When you reach the line containing "order: Artiodactyla" in the entries below, please begin setting down lines exactly, stop only after the last one, and add nothing else.

### DATA FOR PROCESSING
══════

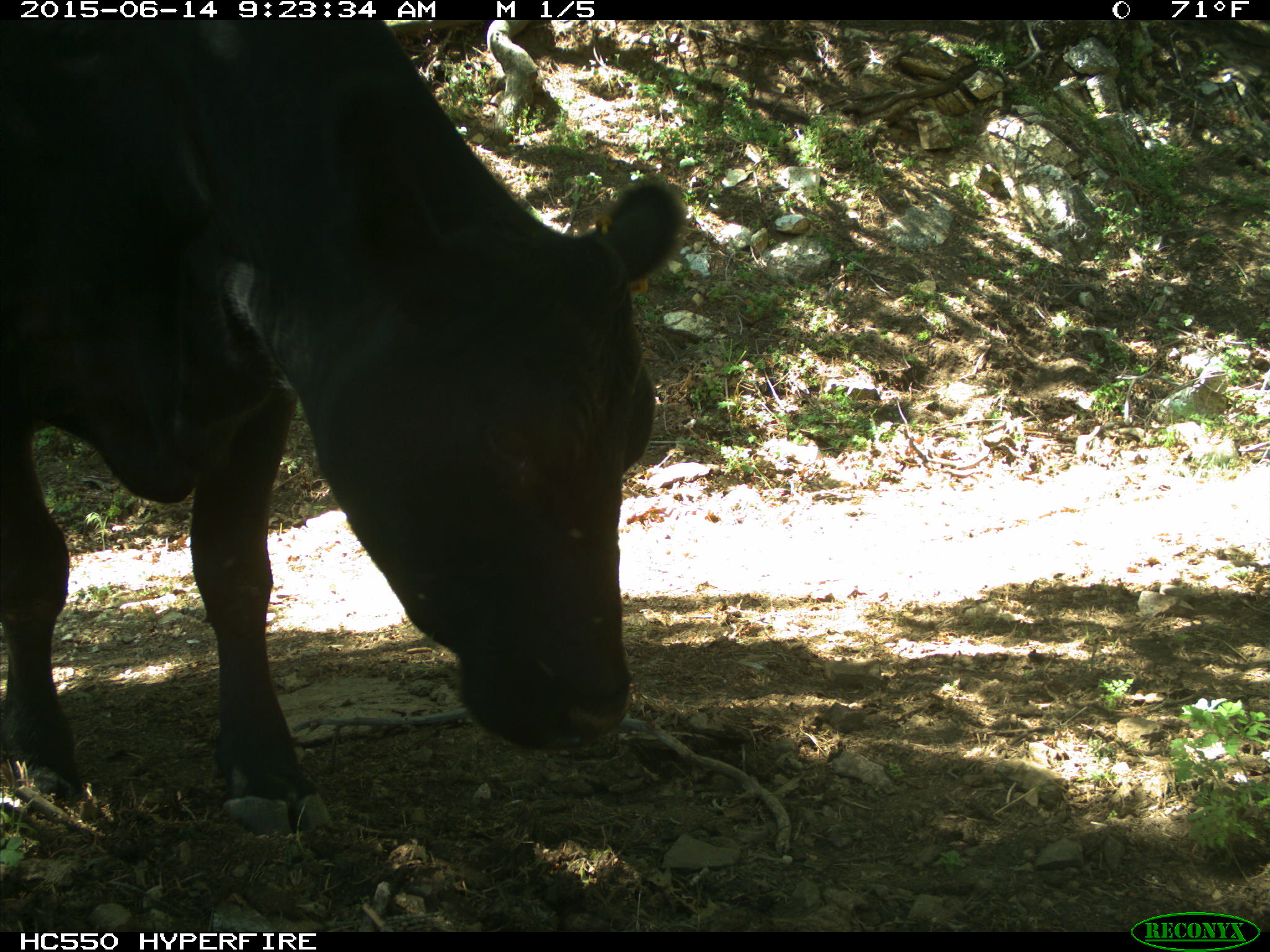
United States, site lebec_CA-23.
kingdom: Animalia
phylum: Chordata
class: Mammalia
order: Artiodactyla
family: Bovidae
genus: Bos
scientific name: Bos taurus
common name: domestic cow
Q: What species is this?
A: Bos taurus (domestic cow).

══════

### ANSWER TO THE EXERCISE
order: Artiodactyla
family: Bovidae
genus: Bos
scientific name: Bos taurus
common name: domestic cow
Q: What species is this?
A: Bos taurus (domestic cow).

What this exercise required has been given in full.